A lovely treat through the letter box in Clare Fisher’s All the Good Things.  It was a rainy Monday and my kindle battery had died so I looked to my unread book shelf and this caught my eye.  From page one I was hooked in Beth’s story – at 21 years old she is in prison, and can only see the bad in herself.  When her psychiatrist suggests writing down all the good things she remembers Beth feels she will struggle.  Soon however she has remembered her job at the Odeon, Orange Wednesdays, being friends with Chantelle and “your dad”.

It’s not revealed until the end of the book why Beth is in prison, but I felt from reading you could probably begin to get an idea from reading between the lines.  In writing her notebook you become immersed in Beth’s life – her struggles with an absent mother, being passed through the foster care system and in believing she’d found love with a married man.  When she is pregnant she has little money and becomes embroiled in debt.

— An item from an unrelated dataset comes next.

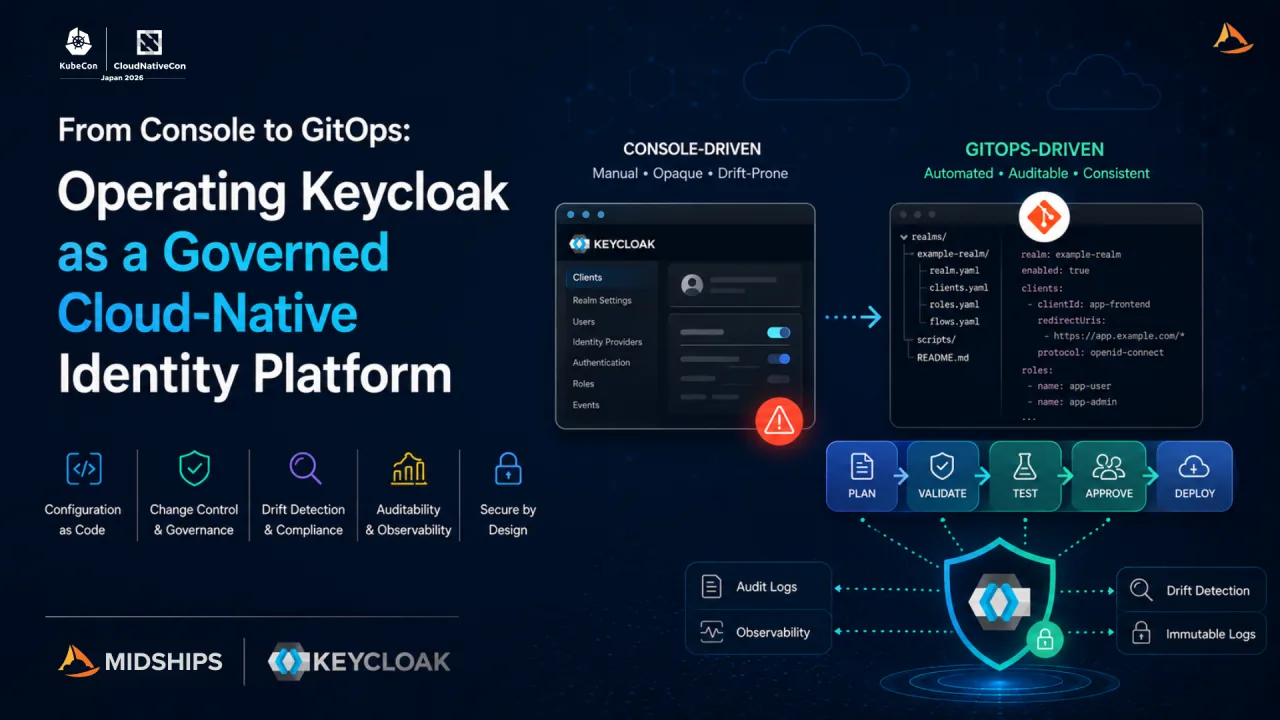 From Console to GitOps: Operating Keycloak as a Governed Cloud-Native Identity Platform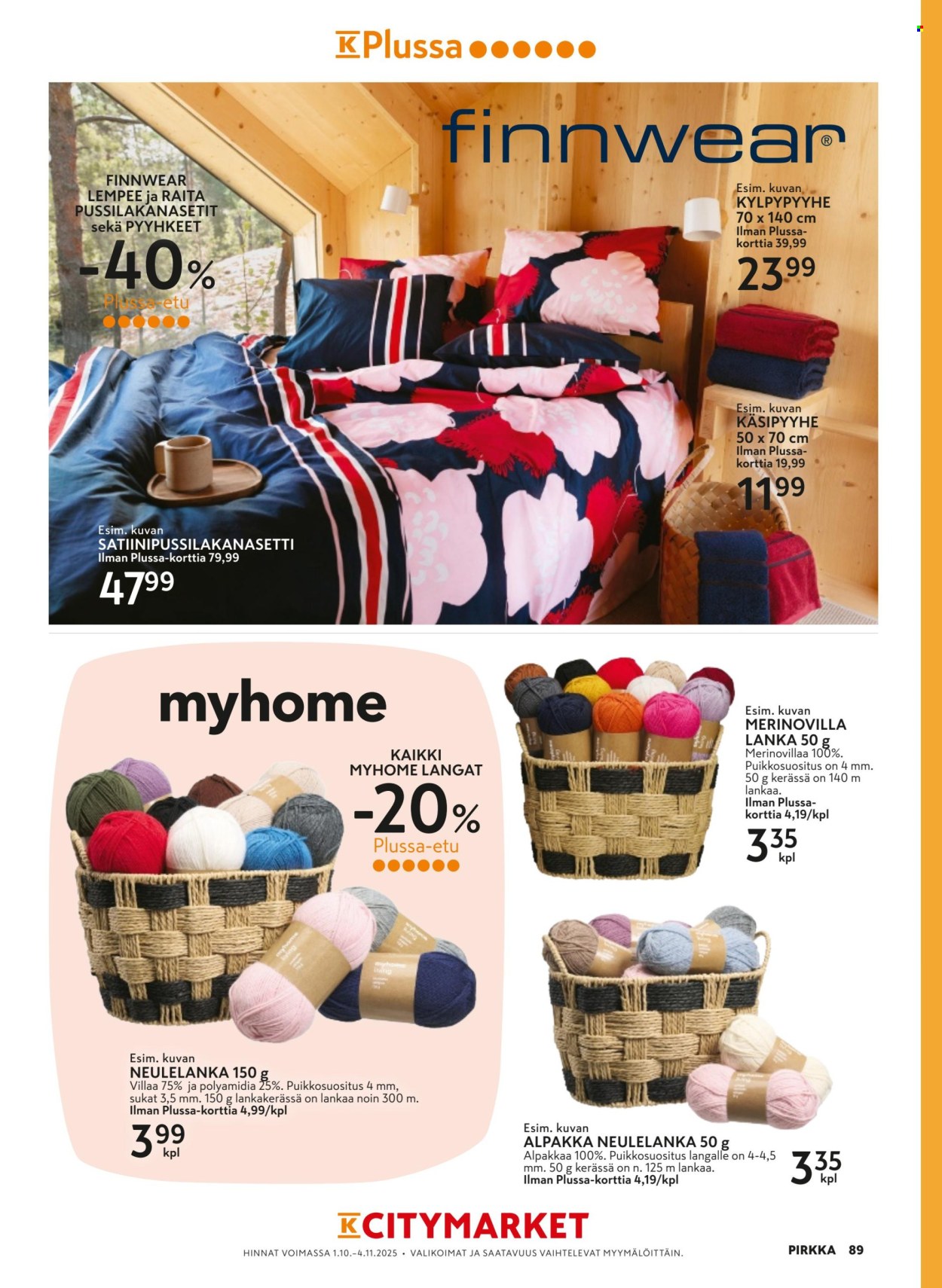 K-market tarjoukset - 01.10.2025 - 04.11.2025. Sivu 89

It’s difficult not to feel for Beth and by the end I was a little teary at her story – probably had more effect on me being a new mum myself that I could have more of a connection in that way to the character.

A great little page turner for a rainy day!

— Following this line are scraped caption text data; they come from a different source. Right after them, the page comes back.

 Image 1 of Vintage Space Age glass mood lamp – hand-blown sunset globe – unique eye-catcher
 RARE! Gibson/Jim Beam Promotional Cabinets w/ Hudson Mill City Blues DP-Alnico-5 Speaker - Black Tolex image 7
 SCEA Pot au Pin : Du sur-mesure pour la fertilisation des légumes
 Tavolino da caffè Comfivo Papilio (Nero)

All The Good Things Book Cover All The Good Things
Clare Fisher
Penguin - Viking
01/06/2017
228

Twenty-one year old Beth is in prison. The thing she did is so bad she doesn't deserve ever to feel good again.
But her counsellor, Erika, won't give up on her. She asks Beth to make a list of all the good things in her life. So Beth starts to write down her story, from sharing silences with Foster Dad No. 1, to flirting in the Odeon on Orange Wednesdays, to the very first time she sniffed her baby's head.
But at the end of her story, Beth must confront the bad thing.
What is the truth hiding behind her crime? And does anyone - even a 100% bad person - deserve a chance to be good?